| DO THIS |
Give back exactly the lines from the one holding "Which item, taken from" to the bottom of the material, both included, and nothing more. No pictures.

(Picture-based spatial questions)
— Begin —
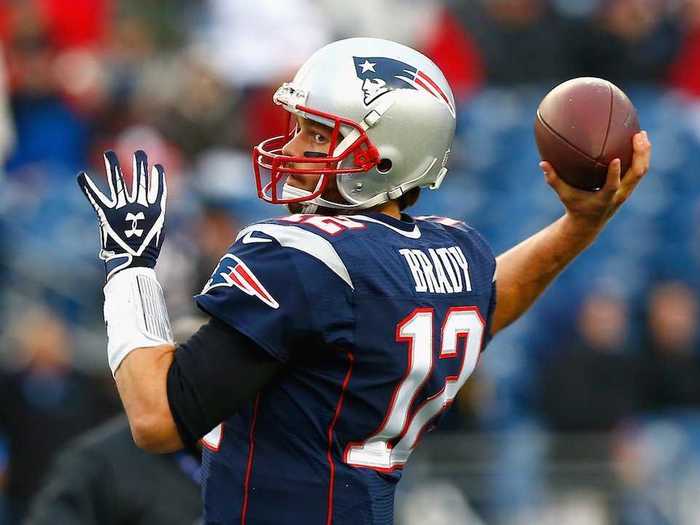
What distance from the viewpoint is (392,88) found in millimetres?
3330

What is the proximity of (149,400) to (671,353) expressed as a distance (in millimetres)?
5879

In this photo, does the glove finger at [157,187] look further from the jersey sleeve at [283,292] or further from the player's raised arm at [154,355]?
the jersey sleeve at [283,292]

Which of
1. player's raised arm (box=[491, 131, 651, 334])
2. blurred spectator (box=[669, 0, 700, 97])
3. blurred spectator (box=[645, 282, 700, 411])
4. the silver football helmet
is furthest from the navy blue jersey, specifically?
blurred spectator (box=[669, 0, 700, 97])

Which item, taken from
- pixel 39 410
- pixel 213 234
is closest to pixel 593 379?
pixel 213 234

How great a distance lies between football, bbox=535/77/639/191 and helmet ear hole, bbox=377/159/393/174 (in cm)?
43

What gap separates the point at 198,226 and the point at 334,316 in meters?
5.50

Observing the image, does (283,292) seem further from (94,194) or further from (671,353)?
(671,353)

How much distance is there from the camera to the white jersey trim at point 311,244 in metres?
3.08

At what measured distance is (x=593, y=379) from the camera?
7.96m

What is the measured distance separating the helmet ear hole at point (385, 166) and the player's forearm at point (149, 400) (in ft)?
2.26

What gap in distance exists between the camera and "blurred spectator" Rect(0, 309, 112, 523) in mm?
7348

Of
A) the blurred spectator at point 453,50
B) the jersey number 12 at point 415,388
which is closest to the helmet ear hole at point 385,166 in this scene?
the jersey number 12 at point 415,388

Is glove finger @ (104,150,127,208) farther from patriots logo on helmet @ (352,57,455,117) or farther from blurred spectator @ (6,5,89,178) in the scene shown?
blurred spectator @ (6,5,89,178)

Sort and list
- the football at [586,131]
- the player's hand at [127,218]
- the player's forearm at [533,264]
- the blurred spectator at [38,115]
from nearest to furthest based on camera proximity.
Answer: the player's hand at [127,218] → the football at [586,131] → the player's forearm at [533,264] → the blurred spectator at [38,115]
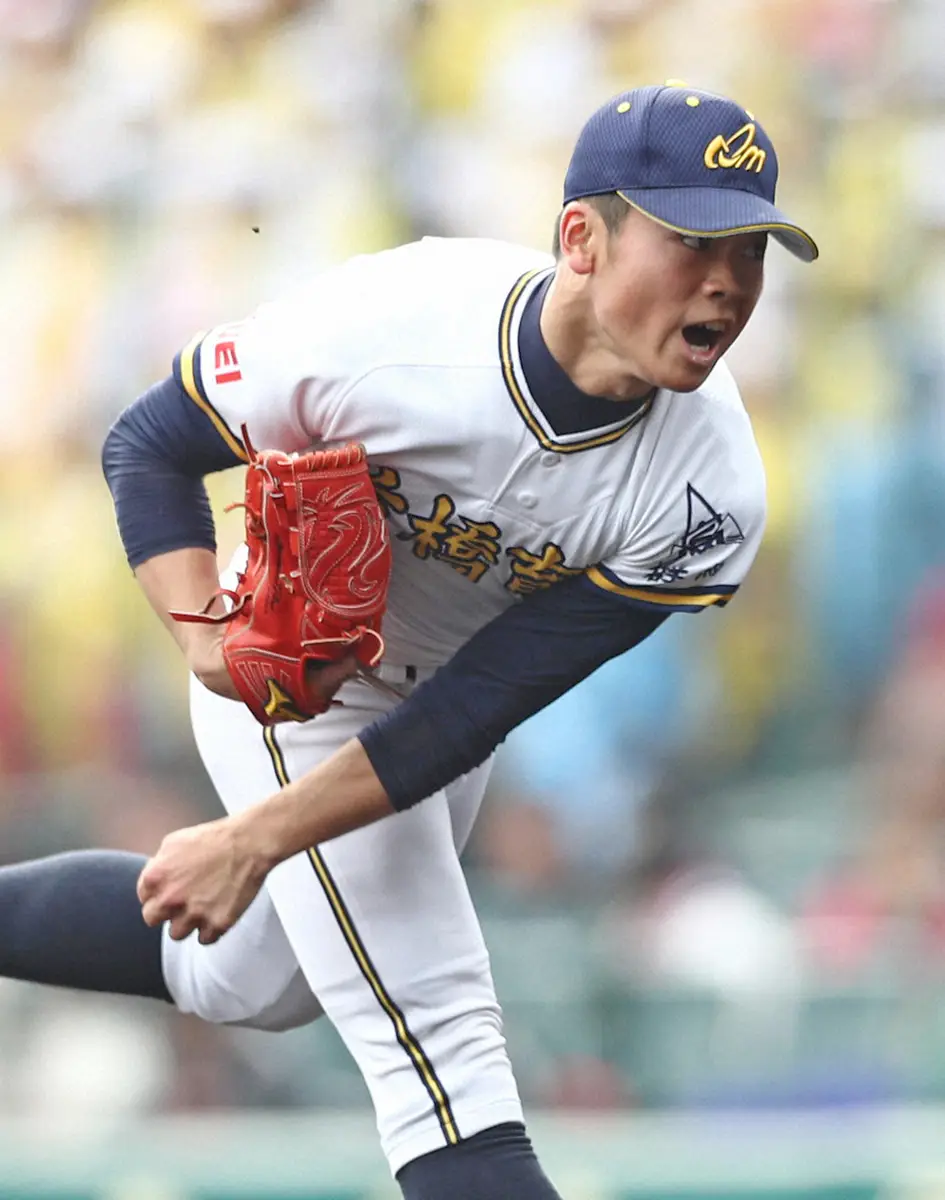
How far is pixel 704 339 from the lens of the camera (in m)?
— End —
| TASK ANSWER |
Which item, taken from
- pixel 39 410
- pixel 213 234
is closest to pixel 593 379?
pixel 213 234

How great a distance lies between football, bbox=535/77/639/191 and helmet ear hole, bbox=377/159/393/174 (in cm)?
43

What gap separates the point at 198,226 and the point at 334,316 in meters?
5.50

Observing the image, does (283,292) seem further from (94,194) or further from (671,353)?
(671,353)

How much distance is there from the camera to the white jersey trim at point 311,244 in metres?
3.08

At what measured distance is (x=593, y=379) from the camera?
7.96m

What is the measured distance separating the helmet ear hole at point (385, 166) and the player's forearm at point (149, 400) (in ft)?
2.26

What gap in distance exists between the camera and "blurred spectator" Rect(0, 309, 112, 523) in mm?
7348

Of
A) the blurred spectator at point 453,50
B) the jersey number 12 at point 415,388
which is closest to the helmet ear hole at point 385,166 in this scene?
the jersey number 12 at point 415,388

Is glove finger @ (104,150,127,208) farther from patriots logo on helmet @ (352,57,455,117) or farther from blurred spectator @ (6,5,89,178) in the scene shown?
blurred spectator @ (6,5,89,178)

Sort and list
- the football at [586,131]
- the player's hand at [127,218]
- the player's forearm at [533,264]
- the blurred spectator at [38,115]
from nearest to furthest based on camera proximity.
Answer: the player's hand at [127,218] → the football at [586,131] → the player's forearm at [533,264] → the blurred spectator at [38,115]
How far is pixel 704 339 from the lens of the camera (in m)?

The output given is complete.